**Document passage:**
....
Using the NASA/ESA Hubble Space Telescope, astronomers have detected a stratosphere – an atmospheric region that is very important to life – on a massive and hot exoplanet called WASP-33b.

This is an artist’s concept of a hot Jupiter exoplanet. Image credit: NASA / ESA / G. Bacon, STScI.
The presence of a stratosphere can provide clues about the composition of a planet and how it formed. This atmospheric layer occurs when molecules in the atmosphere absorb UV and visible light from the star. This absorption warms the stratosphere and acts as a kind of sunscreen layer for the planet below.
Until now, researchers were uncertain whether these molecules would be found in the atmospheres of massive, hot exoplanets.
“Some of these planets are so hot in their upper atmospheres, they are essentially boiling off into space. At these temperatures, we don’t necessarily expect to find an atmosphere that has molecules that can lead to these multilayered structures,” said Dr Avi Mandell of NASA’s Goddard Space Flight Center in Greenbelt, a co-author of the study accepted for publication in the Astrophysical Journal (arXiv.org preprint).
....
**Given data:**
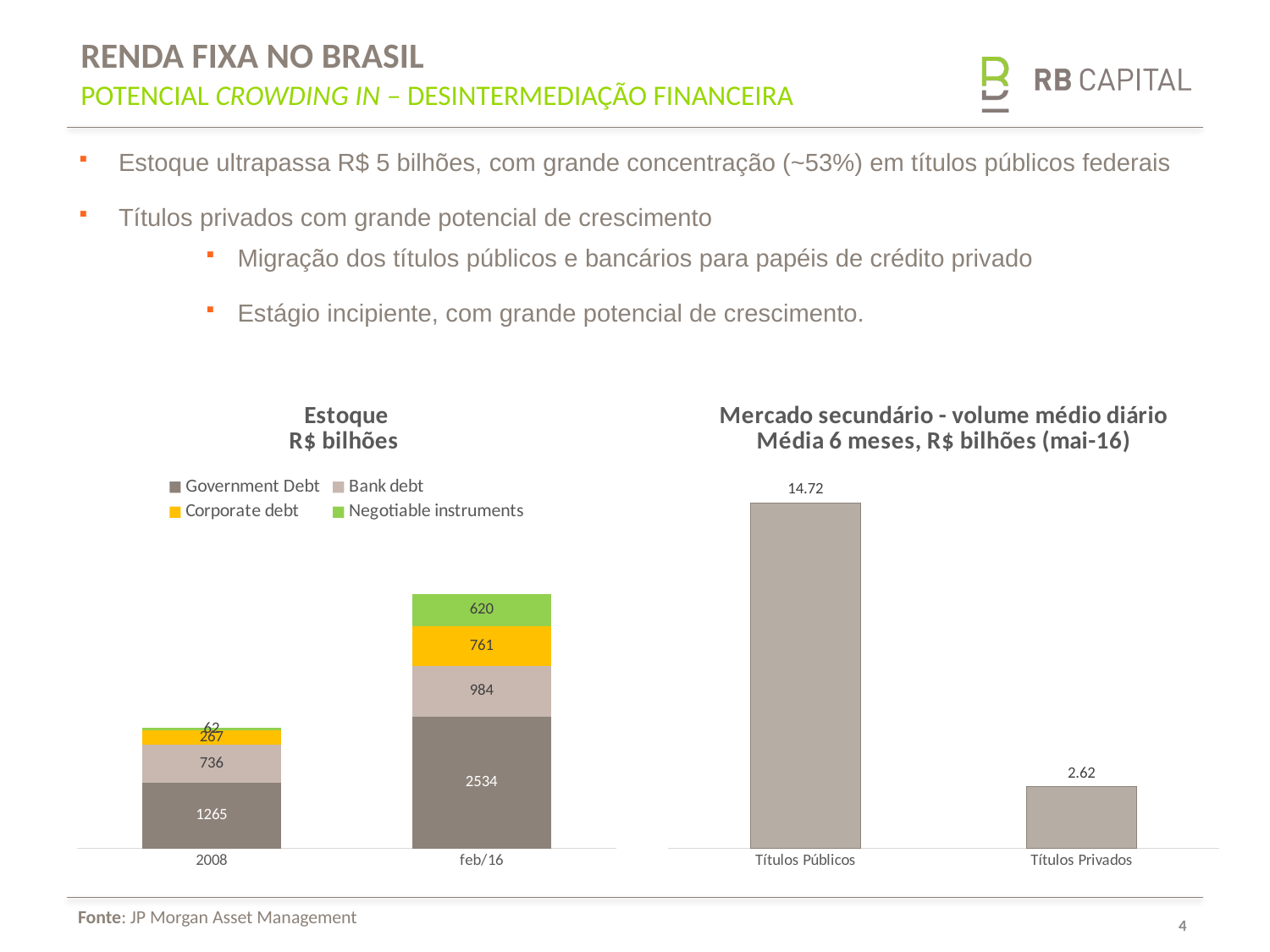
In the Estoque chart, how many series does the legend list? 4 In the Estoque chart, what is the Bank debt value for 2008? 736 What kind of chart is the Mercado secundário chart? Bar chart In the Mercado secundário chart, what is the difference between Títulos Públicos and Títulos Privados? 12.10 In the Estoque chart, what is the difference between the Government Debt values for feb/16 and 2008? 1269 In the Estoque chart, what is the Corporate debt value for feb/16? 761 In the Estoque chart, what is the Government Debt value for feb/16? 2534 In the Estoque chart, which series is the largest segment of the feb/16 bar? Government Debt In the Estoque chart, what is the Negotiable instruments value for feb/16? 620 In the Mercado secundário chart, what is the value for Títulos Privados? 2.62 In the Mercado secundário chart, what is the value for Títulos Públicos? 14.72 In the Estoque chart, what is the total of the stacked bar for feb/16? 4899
....
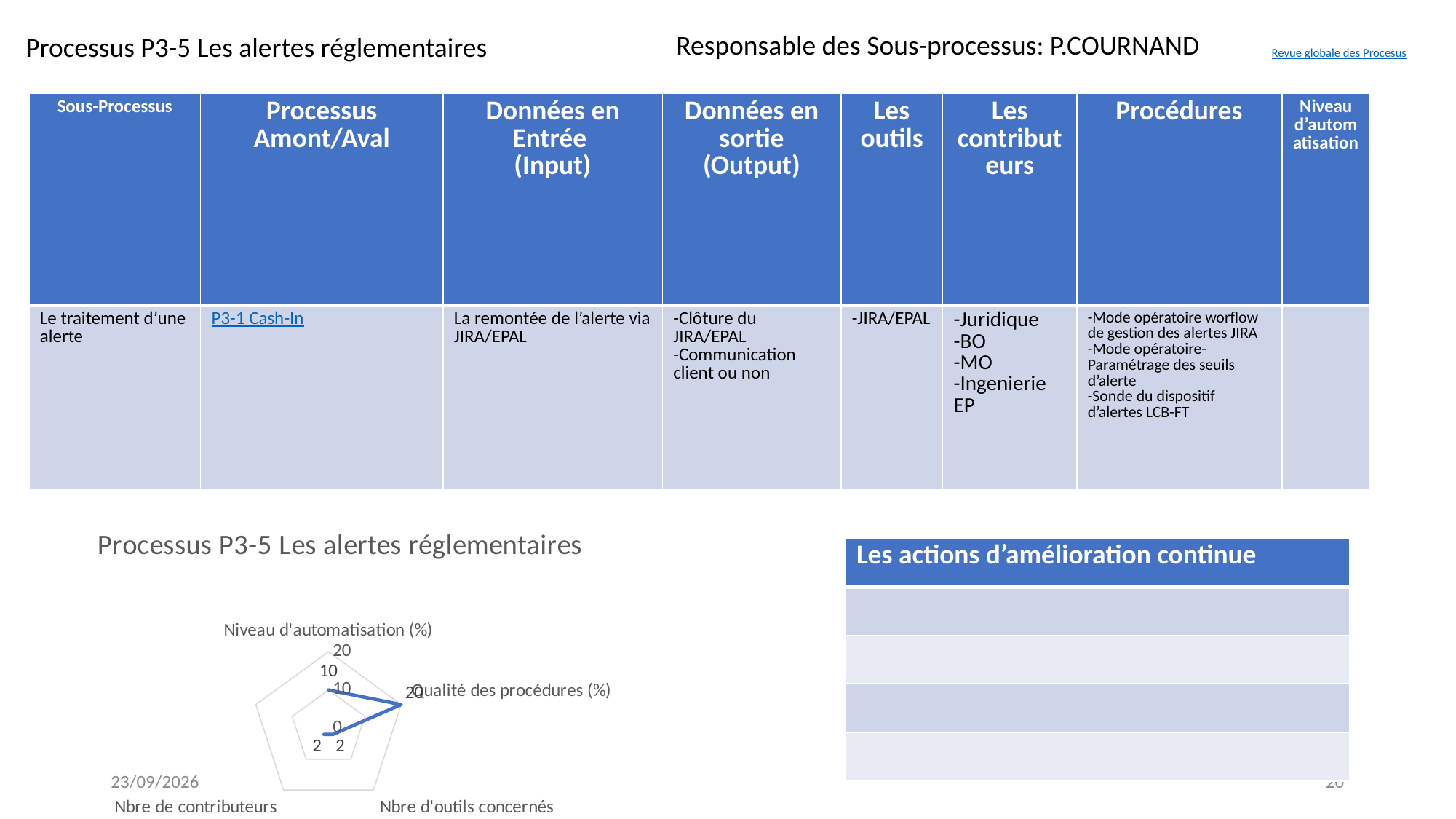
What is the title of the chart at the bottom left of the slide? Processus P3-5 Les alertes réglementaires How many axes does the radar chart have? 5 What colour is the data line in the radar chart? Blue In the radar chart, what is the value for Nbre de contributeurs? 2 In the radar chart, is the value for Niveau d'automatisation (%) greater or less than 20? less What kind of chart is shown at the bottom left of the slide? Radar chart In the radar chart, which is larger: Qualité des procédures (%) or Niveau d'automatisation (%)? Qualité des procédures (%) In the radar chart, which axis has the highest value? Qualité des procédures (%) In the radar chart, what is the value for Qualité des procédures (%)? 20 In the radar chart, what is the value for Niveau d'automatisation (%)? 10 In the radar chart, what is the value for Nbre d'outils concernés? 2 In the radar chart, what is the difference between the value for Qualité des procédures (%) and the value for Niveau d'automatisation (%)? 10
....
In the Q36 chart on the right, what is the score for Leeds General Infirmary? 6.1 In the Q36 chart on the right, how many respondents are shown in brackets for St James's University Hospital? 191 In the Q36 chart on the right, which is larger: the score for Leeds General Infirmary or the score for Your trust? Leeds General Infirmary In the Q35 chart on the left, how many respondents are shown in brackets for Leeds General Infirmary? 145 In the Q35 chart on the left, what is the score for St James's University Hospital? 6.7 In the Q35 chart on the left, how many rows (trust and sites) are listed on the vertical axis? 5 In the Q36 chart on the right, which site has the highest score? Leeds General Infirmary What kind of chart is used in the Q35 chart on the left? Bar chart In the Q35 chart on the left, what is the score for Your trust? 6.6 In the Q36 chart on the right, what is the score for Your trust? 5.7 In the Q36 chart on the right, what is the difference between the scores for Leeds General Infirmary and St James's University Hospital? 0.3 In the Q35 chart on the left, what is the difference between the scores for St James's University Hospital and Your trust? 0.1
....
**Request A:**
Copy the Hubble exoplanet text from "This is an artist’s" to "the planet below.", changing "sunscreen" to "shield".
**Request B:**
According to the Hubble exoplanet text, where does Dr Avi Mandell work?
Use only the Hubble exoplanet text, not the entries.

**Exercise solution A:**
This is an artist’s concept of a hot Jupiter exoplanet. Image credit: NASA / ESA / G. Bacon, STScI.
The presence of a stratosphere can provide clues about the composition of a planet and how it formed. This atmospheric layer occurs when molecules in the atmosphere absorb UV and visible light from the star. This absorption warms the stratosphere and acts as a kind of shield layer for the planet below.

**Exercise solution B:**
NASA's Goddard Space Flight Center in Greenbelt